◆ **Source extract**:
*** Block opens ***
Member of the National Assembly of Pakistan
- In office March 2008 – March 2013
- Constituency: NA-234 (Sanghar-I)

Personal details
- Party: Pakistan Muslim League Functional.PML-F Sindh
- Children: 1

= Muhammad Jadam Mangrio =

Pakistani politician (died 2020)

Muhammad Jadam Mangrio (محمد جادم منڱريو) was a Pakistani politician who was a member of the National Assembly of Pakistan from March 2008 to March 2013.

==Political career==
Mangrio was considered a close aide of Pir Pagara. During the Pervez Musharraf government, he was an advisor on fisheries in the provincial cabinet of Sindh under Arbab Ghulam Rahim. He was elected to the National Assembly of Pakistan as a candidate of Pakistan Muslim League (F) (PML-F) from Constituency NA-234 (Sanghar-I) in the 2008 Pakistani general election. He received 71,394 votes and defeated Ghulam Muhammad Junejo, a candidate of Pakistan Peoples Party (PPP). During his tenure as MNA, he served as the minister of state for railways in the Ashraf ministry.
*** Block closes ***
◆ **Dataset records**:
*** Block opens ***
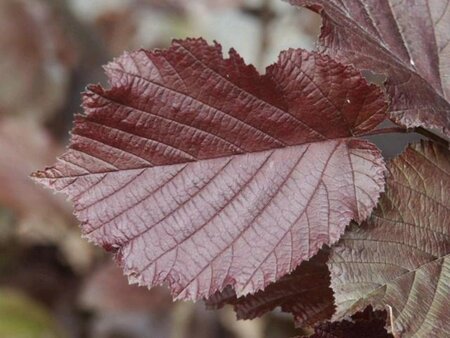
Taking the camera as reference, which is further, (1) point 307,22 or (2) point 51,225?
(1) point 307,22

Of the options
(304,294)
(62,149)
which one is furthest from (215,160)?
(62,149)

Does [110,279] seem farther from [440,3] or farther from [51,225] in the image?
[440,3]

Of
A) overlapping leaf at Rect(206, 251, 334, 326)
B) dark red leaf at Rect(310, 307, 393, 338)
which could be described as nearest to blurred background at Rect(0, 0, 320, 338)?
overlapping leaf at Rect(206, 251, 334, 326)

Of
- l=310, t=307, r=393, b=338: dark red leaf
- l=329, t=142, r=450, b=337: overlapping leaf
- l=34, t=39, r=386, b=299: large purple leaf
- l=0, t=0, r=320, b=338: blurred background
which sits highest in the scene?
l=0, t=0, r=320, b=338: blurred background

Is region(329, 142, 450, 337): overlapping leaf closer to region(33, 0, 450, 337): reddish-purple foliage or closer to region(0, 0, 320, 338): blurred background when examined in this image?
region(33, 0, 450, 337): reddish-purple foliage

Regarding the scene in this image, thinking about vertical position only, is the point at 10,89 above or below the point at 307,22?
above

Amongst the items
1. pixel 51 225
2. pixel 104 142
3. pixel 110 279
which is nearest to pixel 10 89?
pixel 51 225
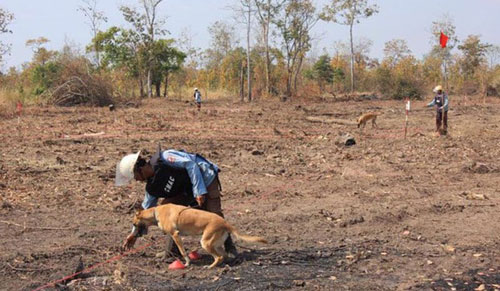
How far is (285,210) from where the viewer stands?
356 inches

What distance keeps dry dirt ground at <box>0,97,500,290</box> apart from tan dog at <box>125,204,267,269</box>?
1.12 feet

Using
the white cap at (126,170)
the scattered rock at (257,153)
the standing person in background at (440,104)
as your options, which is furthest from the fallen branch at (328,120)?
the white cap at (126,170)

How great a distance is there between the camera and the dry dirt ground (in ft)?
19.4

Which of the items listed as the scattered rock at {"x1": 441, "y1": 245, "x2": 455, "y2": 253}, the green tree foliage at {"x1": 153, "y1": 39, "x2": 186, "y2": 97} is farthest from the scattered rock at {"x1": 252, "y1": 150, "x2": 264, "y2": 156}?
the green tree foliage at {"x1": 153, "y1": 39, "x2": 186, "y2": 97}

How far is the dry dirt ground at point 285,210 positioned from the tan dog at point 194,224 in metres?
0.34

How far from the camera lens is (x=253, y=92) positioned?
139ft

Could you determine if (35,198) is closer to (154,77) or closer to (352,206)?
(352,206)

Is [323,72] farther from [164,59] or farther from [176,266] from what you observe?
[176,266]

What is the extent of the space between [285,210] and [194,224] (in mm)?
3505

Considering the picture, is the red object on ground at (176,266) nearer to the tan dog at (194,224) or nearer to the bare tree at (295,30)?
the tan dog at (194,224)

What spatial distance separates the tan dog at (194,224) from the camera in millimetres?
5758

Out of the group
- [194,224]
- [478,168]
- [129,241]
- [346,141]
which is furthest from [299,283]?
[346,141]

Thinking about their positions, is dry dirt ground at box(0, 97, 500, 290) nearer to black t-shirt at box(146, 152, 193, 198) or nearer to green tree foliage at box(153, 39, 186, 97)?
black t-shirt at box(146, 152, 193, 198)

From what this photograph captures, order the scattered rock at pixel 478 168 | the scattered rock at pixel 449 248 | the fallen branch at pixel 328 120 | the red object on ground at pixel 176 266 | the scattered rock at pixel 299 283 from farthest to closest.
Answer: the fallen branch at pixel 328 120 → the scattered rock at pixel 478 168 → the scattered rock at pixel 449 248 → the red object on ground at pixel 176 266 → the scattered rock at pixel 299 283
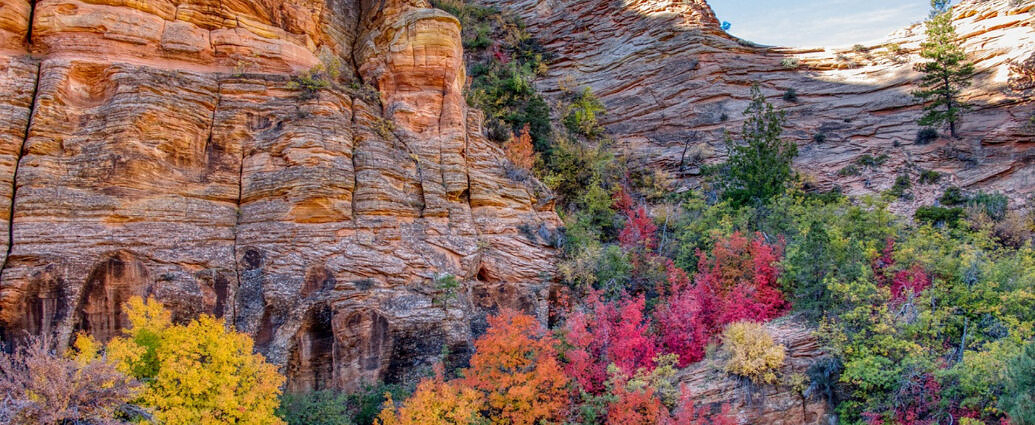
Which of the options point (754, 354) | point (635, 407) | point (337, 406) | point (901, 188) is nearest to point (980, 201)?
point (901, 188)

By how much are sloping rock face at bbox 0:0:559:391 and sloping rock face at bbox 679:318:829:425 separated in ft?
22.7

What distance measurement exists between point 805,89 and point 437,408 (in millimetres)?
33533

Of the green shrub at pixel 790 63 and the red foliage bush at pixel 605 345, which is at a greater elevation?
the green shrub at pixel 790 63

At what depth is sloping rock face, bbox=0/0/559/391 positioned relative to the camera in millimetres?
16047

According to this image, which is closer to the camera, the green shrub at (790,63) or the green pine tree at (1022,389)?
the green pine tree at (1022,389)

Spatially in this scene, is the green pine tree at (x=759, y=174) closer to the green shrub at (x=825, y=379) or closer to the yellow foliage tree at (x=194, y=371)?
the green shrub at (x=825, y=379)

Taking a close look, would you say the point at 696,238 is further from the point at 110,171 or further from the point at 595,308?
the point at 110,171

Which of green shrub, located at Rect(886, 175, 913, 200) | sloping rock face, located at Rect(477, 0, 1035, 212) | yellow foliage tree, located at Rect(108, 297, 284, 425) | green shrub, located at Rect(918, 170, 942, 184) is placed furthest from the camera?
sloping rock face, located at Rect(477, 0, 1035, 212)

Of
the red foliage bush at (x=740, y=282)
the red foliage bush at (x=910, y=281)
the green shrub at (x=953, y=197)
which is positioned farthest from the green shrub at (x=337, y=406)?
the green shrub at (x=953, y=197)

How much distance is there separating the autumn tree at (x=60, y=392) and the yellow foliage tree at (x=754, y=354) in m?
15.7

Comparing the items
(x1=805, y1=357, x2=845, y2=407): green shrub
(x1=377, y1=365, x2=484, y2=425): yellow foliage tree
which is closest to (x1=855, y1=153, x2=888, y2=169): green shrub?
(x1=805, y1=357, x2=845, y2=407): green shrub

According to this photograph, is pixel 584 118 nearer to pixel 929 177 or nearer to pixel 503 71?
pixel 503 71

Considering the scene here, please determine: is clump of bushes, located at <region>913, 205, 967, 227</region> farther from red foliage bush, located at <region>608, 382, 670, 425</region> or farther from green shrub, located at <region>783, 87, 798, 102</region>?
red foliage bush, located at <region>608, 382, 670, 425</region>

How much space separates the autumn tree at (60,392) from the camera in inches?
441
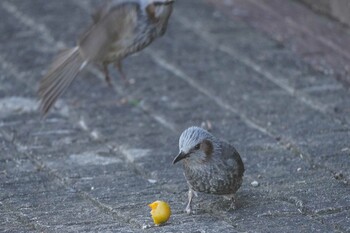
*** Block closes ***
◆ **Assigned task A**:
According to the article on Muhammad Jadam Mangrio, how many votes did he receive in the 2008 Pakistani general election?
◆ **Assigned task B**:
Rewrite the stretch of the Muhammad Jadam Mangrio article from "Pakistani politician (died" through "the Ashraf ministry.", substituting "ports" for "railways".

◆ **Task output A**:
71,394 votes

◆ **Task output B**:
Pakistani politician (died 2020)

Muhammad Jadam Mangrio (محمد جادم منڱريو) was a Pakistani politician who was a member of the National Assembly of Pakistan from March 2008 to March 2013.

==Political career==
Mangrio was considered a close aide of Pir Pagara. During the Pervez Musharraf government, he was an advisor on fisheries in the provincial cabinet of Sindh under Arbab Ghulam Rahim. He was elected to the National Assembly of Pakistan as a candidate of Pakistan Muslim League (F) (PML-F) from Constituency NA-234 (Sanghar-I) in the 2008 Pakistani general election. He received 71,394 votes and defeated Ghulam Muhammad Junejo, a candidate of Pakistan Peoples Party (PPP). During his tenure as MNA, he served as the minister of state for ports in the Ashraf ministry.